Moo’s comment to your question provides some excellent links to materials on matrix exponentials. From them you can learn, among other things, that if $A$ is diagonalizable into $B\Lambda B^{-1}$, then $e^{tA}=Be^{t\Lambda}B^{-1}$, and that $e^{t\Lambda}=\operatorname{diag}(e^{\lambda_1t},\dots,e^{\lambda_nt})$ where the $\lambda_k$ are the eigenvalues of $A$ (repeated according to their multiplicities). Those notes go through some practical ways to compute the exponential of a non-diagonalizable matrix without having to compute a full Jordan decomposition, but upon a quick scan I didn’t see any mention of a way to compute the exponential of a diagonalizable matrix without computing an eigenbasis for it.

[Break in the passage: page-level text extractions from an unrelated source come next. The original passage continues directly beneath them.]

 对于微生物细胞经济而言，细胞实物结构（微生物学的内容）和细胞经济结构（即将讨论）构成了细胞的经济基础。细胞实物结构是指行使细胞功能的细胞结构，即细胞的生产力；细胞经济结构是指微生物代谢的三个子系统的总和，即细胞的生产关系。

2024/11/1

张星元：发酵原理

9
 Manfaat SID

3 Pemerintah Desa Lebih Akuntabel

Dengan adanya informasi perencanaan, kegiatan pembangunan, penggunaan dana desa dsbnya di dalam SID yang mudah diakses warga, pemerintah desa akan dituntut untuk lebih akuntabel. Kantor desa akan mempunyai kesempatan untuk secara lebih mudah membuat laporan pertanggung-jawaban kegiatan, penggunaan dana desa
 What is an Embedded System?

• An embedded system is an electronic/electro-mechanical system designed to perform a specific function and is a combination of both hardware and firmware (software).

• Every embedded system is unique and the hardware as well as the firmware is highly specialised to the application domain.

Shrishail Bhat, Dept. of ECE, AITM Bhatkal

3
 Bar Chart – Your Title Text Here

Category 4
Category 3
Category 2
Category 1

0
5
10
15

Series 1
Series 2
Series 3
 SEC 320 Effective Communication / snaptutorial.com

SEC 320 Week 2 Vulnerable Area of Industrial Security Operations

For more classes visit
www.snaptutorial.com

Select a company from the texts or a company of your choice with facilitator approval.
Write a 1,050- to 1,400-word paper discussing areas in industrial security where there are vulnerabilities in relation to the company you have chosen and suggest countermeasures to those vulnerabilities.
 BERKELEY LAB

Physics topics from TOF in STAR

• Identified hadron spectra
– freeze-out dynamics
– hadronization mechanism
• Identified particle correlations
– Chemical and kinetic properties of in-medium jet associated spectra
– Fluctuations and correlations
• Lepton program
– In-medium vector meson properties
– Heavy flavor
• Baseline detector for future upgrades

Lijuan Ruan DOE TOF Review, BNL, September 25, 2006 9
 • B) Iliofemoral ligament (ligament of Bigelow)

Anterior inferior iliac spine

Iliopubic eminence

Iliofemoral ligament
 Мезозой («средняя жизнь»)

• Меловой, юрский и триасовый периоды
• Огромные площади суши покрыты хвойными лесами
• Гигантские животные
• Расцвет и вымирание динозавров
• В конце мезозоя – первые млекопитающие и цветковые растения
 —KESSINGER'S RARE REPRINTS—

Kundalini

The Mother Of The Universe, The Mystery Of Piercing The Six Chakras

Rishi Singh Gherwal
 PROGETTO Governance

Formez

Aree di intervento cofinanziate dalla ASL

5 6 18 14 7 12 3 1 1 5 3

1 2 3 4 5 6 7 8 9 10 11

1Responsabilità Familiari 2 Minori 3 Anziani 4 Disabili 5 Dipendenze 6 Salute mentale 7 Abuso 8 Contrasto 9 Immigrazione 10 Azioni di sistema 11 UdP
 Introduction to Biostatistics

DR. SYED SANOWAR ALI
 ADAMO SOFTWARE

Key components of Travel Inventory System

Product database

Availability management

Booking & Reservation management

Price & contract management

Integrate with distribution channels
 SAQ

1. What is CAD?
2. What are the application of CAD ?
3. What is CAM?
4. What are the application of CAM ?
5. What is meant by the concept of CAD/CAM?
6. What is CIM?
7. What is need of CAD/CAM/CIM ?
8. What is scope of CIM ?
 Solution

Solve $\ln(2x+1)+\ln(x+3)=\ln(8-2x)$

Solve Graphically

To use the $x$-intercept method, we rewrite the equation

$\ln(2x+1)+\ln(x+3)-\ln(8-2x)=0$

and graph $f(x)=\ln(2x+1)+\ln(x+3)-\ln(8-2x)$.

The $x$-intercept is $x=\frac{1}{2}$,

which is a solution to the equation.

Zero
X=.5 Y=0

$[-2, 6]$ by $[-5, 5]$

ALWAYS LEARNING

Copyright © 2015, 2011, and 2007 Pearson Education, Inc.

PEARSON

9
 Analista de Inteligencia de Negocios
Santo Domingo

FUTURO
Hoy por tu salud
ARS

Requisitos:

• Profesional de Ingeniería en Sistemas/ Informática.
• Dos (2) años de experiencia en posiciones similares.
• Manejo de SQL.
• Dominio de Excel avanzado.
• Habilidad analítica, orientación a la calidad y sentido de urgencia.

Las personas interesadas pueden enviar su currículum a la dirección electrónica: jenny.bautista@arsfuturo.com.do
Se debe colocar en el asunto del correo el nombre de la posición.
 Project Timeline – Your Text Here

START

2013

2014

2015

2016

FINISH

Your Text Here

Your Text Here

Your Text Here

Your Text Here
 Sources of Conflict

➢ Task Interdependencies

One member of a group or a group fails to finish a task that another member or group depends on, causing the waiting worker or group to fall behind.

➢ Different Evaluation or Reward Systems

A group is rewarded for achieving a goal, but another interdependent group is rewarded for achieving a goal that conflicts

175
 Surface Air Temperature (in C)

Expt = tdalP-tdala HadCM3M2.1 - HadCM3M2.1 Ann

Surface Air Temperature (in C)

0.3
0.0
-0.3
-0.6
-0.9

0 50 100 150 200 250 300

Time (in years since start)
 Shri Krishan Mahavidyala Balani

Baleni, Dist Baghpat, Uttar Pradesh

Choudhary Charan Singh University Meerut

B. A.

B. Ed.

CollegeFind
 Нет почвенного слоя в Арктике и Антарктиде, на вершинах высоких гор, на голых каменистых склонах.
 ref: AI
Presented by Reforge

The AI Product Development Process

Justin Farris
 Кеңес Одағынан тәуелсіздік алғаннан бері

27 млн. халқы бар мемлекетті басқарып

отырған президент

If a matrix $A$ is diagonalizable, it can be decomposed as $\lambda_1P_1+\cdots+\lambda_nP_n$, where the $\lambda_k$ are the distinct eigenvalues of $A$ and the $P_k$ are projections onto the corresponding eigenspaces such that $P_iP_j=0$ when $i\ne j$. Using this property and the fact that for any projection $P^2=P$, we can see that $e^{tA}=e^{\lambda_1t}P_1+\cdots+e^{\lambda_nt}P_n$. Thus, if you know that a matrix is diagonalizable, for instance when its eigenvalues are distinct, you can use this decomposition to compute its exponential.

This is particularly easy in the $2\times2$ case. Define $$P_1={A-\lambda_2I\over\lambda_1-\lambda_2} \\ P_2={A-\lambda_1I\over\lambda_2-\lambda_1}.$$ You can verify that $A=\lambda_1P_1+\lambda_2P_2$. For your matrix, the eigenvalues are $5$ and $-1$, so we have $$P_1=\frac16\begin{bmatrix}2&4\\2&4\end{bmatrix} \\ P_2=-\frac16\begin{bmatrix}-4&4\\2&-2\end{bmatrix}$$ and $$e^{tA}=\frac13e^{5t}\begin{bmatrix}1&2\\1&2\end{bmatrix}+\frac13e^{-t}\begin{bmatrix}2&-2\\-1&1\end{bmatrix}=\frac13\begin{bmatrix}e^{5t}+2e^{-t}&2e^{5t}-2e^{-t}\\e^{5t}-e^{-t}&2e^{5t}+e^{-t}\end{bmatrix}.$$ This method of constructing the eigenspace projections has a fairly straightforward generalization to higher dimensions.